__What the task requires__.
The entire listing is to be repeated verbatim.

(Rows from a dataset)
──────────────────────────────
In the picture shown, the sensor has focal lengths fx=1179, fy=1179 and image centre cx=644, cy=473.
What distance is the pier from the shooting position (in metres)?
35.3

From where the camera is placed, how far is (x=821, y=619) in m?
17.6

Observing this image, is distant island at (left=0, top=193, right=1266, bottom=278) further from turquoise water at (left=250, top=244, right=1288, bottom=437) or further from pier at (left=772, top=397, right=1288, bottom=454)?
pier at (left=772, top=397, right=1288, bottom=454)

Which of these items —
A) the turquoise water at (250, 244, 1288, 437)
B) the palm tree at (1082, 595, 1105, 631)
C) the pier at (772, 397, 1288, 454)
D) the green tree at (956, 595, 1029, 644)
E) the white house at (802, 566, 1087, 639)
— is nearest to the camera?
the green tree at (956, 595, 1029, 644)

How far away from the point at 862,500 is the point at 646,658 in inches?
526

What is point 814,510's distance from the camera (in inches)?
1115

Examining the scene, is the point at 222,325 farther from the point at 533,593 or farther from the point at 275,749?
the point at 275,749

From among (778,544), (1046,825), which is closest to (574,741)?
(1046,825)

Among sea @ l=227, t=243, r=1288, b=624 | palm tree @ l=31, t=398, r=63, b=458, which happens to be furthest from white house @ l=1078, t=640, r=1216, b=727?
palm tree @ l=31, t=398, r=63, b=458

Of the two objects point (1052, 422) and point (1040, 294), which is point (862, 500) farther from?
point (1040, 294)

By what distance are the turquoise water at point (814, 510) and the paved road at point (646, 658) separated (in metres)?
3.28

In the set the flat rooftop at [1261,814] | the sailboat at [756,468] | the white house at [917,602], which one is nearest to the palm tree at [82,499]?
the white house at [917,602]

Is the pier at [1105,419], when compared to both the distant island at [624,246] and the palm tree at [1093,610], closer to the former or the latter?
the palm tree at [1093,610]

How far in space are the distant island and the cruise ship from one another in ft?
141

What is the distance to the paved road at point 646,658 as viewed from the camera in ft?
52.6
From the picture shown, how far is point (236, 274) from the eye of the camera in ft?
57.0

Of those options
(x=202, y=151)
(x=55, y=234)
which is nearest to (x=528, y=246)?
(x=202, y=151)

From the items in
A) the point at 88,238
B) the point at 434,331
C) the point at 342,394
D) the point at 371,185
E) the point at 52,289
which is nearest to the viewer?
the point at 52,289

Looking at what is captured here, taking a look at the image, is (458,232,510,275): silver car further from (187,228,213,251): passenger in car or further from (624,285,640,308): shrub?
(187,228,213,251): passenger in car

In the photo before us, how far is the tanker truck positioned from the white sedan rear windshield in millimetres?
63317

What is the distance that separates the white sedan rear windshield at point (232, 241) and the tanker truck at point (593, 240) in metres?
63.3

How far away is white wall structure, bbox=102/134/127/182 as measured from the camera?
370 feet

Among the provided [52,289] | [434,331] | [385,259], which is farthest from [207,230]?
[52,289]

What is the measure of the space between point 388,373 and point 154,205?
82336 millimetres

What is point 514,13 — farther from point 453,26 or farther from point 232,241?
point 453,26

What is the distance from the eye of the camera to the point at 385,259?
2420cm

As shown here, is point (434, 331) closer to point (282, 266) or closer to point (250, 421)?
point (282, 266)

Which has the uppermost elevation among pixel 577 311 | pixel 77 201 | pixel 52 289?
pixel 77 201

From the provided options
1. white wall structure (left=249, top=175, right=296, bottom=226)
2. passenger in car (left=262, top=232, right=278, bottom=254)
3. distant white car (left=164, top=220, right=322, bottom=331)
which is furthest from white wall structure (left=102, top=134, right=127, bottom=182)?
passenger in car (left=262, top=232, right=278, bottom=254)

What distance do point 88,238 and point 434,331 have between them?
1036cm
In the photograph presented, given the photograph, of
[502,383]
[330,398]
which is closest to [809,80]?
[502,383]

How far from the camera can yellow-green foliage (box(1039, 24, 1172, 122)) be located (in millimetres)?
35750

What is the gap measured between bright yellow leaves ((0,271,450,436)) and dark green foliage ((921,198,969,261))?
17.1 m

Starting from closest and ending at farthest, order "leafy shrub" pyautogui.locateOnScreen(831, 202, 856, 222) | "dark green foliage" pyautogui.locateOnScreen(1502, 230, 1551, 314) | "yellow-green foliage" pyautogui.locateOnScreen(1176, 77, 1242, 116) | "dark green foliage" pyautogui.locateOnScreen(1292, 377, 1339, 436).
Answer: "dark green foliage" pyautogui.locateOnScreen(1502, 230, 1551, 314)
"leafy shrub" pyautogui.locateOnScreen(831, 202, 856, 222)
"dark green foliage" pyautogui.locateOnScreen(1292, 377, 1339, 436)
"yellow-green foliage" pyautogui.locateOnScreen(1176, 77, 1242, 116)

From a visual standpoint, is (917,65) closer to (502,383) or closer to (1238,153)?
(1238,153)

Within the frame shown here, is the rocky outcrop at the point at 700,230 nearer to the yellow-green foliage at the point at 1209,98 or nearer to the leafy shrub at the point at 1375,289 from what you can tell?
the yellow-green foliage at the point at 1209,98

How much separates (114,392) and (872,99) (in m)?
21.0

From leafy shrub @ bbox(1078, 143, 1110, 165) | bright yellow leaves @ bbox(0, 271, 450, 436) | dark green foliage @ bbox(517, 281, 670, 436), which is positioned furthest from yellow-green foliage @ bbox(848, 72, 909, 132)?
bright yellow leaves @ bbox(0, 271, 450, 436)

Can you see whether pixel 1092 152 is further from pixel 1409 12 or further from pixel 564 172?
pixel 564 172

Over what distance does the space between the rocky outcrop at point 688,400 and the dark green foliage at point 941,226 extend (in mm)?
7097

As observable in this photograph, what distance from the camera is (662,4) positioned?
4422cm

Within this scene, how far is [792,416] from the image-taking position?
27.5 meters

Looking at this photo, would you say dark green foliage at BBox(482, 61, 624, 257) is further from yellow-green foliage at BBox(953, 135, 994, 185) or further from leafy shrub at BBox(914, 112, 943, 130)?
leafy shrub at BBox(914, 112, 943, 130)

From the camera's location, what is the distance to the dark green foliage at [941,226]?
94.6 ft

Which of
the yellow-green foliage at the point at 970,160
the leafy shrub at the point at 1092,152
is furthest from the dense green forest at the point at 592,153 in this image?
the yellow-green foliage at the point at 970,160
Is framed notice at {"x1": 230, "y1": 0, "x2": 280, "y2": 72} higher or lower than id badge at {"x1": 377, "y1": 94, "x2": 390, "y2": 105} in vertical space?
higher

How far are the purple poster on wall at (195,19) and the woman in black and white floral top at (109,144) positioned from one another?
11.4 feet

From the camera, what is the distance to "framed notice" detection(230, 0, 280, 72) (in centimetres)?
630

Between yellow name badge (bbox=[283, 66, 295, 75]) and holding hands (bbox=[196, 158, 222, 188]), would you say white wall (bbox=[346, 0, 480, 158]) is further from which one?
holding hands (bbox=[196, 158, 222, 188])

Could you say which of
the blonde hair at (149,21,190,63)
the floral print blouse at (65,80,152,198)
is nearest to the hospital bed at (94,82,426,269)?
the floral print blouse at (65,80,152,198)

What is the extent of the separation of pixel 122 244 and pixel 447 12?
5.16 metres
──────────────────────────────
__Written answer__.
In the picture shown, the sensor has focal lengths fx=1179, fy=1179 and image centre cx=644, cy=473.
What distance is the pier from the shooting position (in metres)?
35.3

From where the camera is placed, how far is (x=821, y=619) in m?
17.6

Observing this image, is distant island at (left=0, top=193, right=1266, bottom=278) further from turquoise water at (left=250, top=244, right=1288, bottom=437) or further from pier at (left=772, top=397, right=1288, bottom=454)?
pier at (left=772, top=397, right=1288, bottom=454)

Which of these items —
A) the turquoise water at (250, 244, 1288, 437)
B) the palm tree at (1082, 595, 1105, 631)
C) the pier at (772, 397, 1288, 454)
D) the green tree at (956, 595, 1029, 644)
E) the white house at (802, 566, 1087, 639)
— is nearest to the camera?
the green tree at (956, 595, 1029, 644)

How far away from the point at 862,500 is the point at 646,658 in inches?
526

What is point 814,510's distance from the camera (in inches)?
1115

Examining the scene, is the point at 222,325 farther from the point at 533,593 or farther from the point at 275,749?
the point at 275,749

From among (778,544), (1046,825), which is closest to (574,741)?
(1046,825)

Among sea @ l=227, t=243, r=1288, b=624 | palm tree @ l=31, t=398, r=63, b=458, which happens to be furthest from white house @ l=1078, t=640, r=1216, b=727?
palm tree @ l=31, t=398, r=63, b=458

Of the two objects point (1052, 422) and point (1040, 294), which is point (862, 500) farther from?
point (1040, 294)

By what distance are the turquoise water at point (814, 510) and the paved road at point (646, 658) separated (in metres)?
3.28

In the set the flat rooftop at [1261,814] | the sailboat at [756,468] | the white house at [917,602], which one is nearest to the palm tree at [82,499]?
the white house at [917,602]

Is the pier at [1105,419], when compared to both the distant island at [624,246] and the palm tree at [1093,610], closer to the former or the latter?
the palm tree at [1093,610]

How far in space are the distant island and the cruise ship from one another in ft?
141

What is the distance to the paved road at point 646,658 as viewed from the camera in ft?
52.6
From the picture shown, how far is point (236, 274) from the eye of the camera in ft?
57.0

Of those options
(x=202, y=151)
(x=55, y=234)
which is nearest to (x=528, y=246)?
(x=202, y=151)

From the items in
A) the point at 88,238
B) the point at 434,331
C) the point at 342,394
D) the point at 371,185
E) the point at 52,289
which is nearest to the viewer?
the point at 52,289

Looking at what is captured here, taking a look at the image, is (458,232,510,275): silver car further from (187,228,213,251): passenger in car or further from (624,285,640,308): shrub?
(187,228,213,251): passenger in car

In the photo before us, how far is the tanker truck positioned from the white sedan rear windshield in millimetres?
63317

What is the distance that separates the white sedan rear windshield at point (232, 241) and the tanker truck at point (593, 240) in metres?
63.3

How far away is white wall structure, bbox=102/134/127/182 as measured from the camera?
370 feet

Among the provided [52,289] | [434,331] | [385,259], which is farthest from [207,230]?
[52,289]

What is the measure of the space between point 388,373 and point 154,205?
82336 millimetres

What is point 514,13 — farther from point 453,26 or farther from point 232,241?
point 453,26

What is the distance from the eye of the camera to the point at 385,259?
2420cm

As shown here, is point (434, 331) closer to point (282, 266) or closer to point (250, 421)?
point (282, 266)

Which has the uppermost elevation among pixel 577 311 | pixel 77 201 | pixel 52 289?
pixel 77 201

From the provided options
1. white wall structure (left=249, top=175, right=296, bottom=226)
2. passenger in car (left=262, top=232, right=278, bottom=254)
3. distant white car (left=164, top=220, right=322, bottom=331)
which is furthest from white wall structure (left=102, top=134, right=127, bottom=182)?
passenger in car (left=262, top=232, right=278, bottom=254)

What distance do point 88,238 and point 434,331 have between them?
1036cm
In the photograph presented, given the photograph, of
[502,383]
[330,398]
which is closest to [809,80]?
[502,383]

How far from the camera can yellow-green foliage (box(1039, 24, 1172, 122)) be located (in millimetres)?
35750

What is the gap measured between bright yellow leaves ((0,271,450,436)) and dark green foliage ((921,198,969,261))?
17.1 m

Starting from closest and ending at farthest, order "leafy shrub" pyautogui.locateOnScreen(831, 202, 856, 222) | "dark green foliage" pyautogui.locateOnScreen(1502, 230, 1551, 314) | "yellow-green foliage" pyautogui.locateOnScreen(1176, 77, 1242, 116) | "dark green foliage" pyautogui.locateOnScreen(1292, 377, 1339, 436).
Answer: "dark green foliage" pyautogui.locateOnScreen(1502, 230, 1551, 314)
"leafy shrub" pyautogui.locateOnScreen(831, 202, 856, 222)
"dark green foliage" pyautogui.locateOnScreen(1292, 377, 1339, 436)
"yellow-green foliage" pyautogui.locateOnScreen(1176, 77, 1242, 116)

From a visual standpoint, is (917,65) closer to (502,383) or closer to (1238,153)?
(1238,153)

Within the frame shown here, is the rocky outcrop at the point at 700,230 nearer to the yellow-green foliage at the point at 1209,98 or nearer to the leafy shrub at the point at 1375,289 from what you can tell?
the yellow-green foliage at the point at 1209,98

How much separates (114,392) and (872,99) (in m)?
21.0

From leafy shrub @ bbox(1078, 143, 1110, 165) | bright yellow leaves @ bbox(0, 271, 450, 436) | dark green foliage @ bbox(517, 281, 670, 436), which is positioned furthest from yellow-green foliage @ bbox(848, 72, 909, 132)?
bright yellow leaves @ bbox(0, 271, 450, 436)

Can you see whether pixel 1092 152 is further from pixel 1409 12 or further from pixel 564 172?
pixel 564 172

Over what distance does the space between the rocky outcrop at point 688,400 and the dark green foliage at point 941,226 extend (in mm)?
7097

As observable in this photograph, what distance from the camera is (662,4) positioned?
4422cm

Within this scene, how far is [792,416] from the image-taking position?
27.5 meters

Looking at this photo, would you say dark green foliage at BBox(482, 61, 624, 257) is further from yellow-green foliage at BBox(953, 135, 994, 185) or further from leafy shrub at BBox(914, 112, 943, 130)?
leafy shrub at BBox(914, 112, 943, 130)

From the camera's location, what is the distance to the dark green foliage at [941,226]?
94.6 ft

Which of
the yellow-green foliage at the point at 970,160
the leafy shrub at the point at 1092,152
is furthest from the dense green forest at the point at 592,153 in this image?
the yellow-green foliage at the point at 970,160
Is framed notice at {"x1": 230, "y1": 0, "x2": 280, "y2": 72} higher or lower than id badge at {"x1": 377, "y1": 94, "x2": 390, "y2": 105} in vertical space?
higher

How far are the purple poster on wall at (195,19) and the woman in black and white floral top at (109,144) positioned from one another?
11.4 feet

From the camera, what is the distance to "framed notice" detection(230, 0, 280, 72) (in centimetres)?
630

Between yellow name badge (bbox=[283, 66, 295, 75]) and holding hands (bbox=[196, 158, 222, 188]), would you say white wall (bbox=[346, 0, 480, 158]) is further from which one?
holding hands (bbox=[196, 158, 222, 188])

Could you say which of
the blonde hair at (149,21,190,63)
the floral print blouse at (65,80,152,198)
is nearest to the hospital bed at (94,82,426,269)?
the floral print blouse at (65,80,152,198)

What is the extent of the separation of pixel 122 244 and pixel 447 12?
5.16 metres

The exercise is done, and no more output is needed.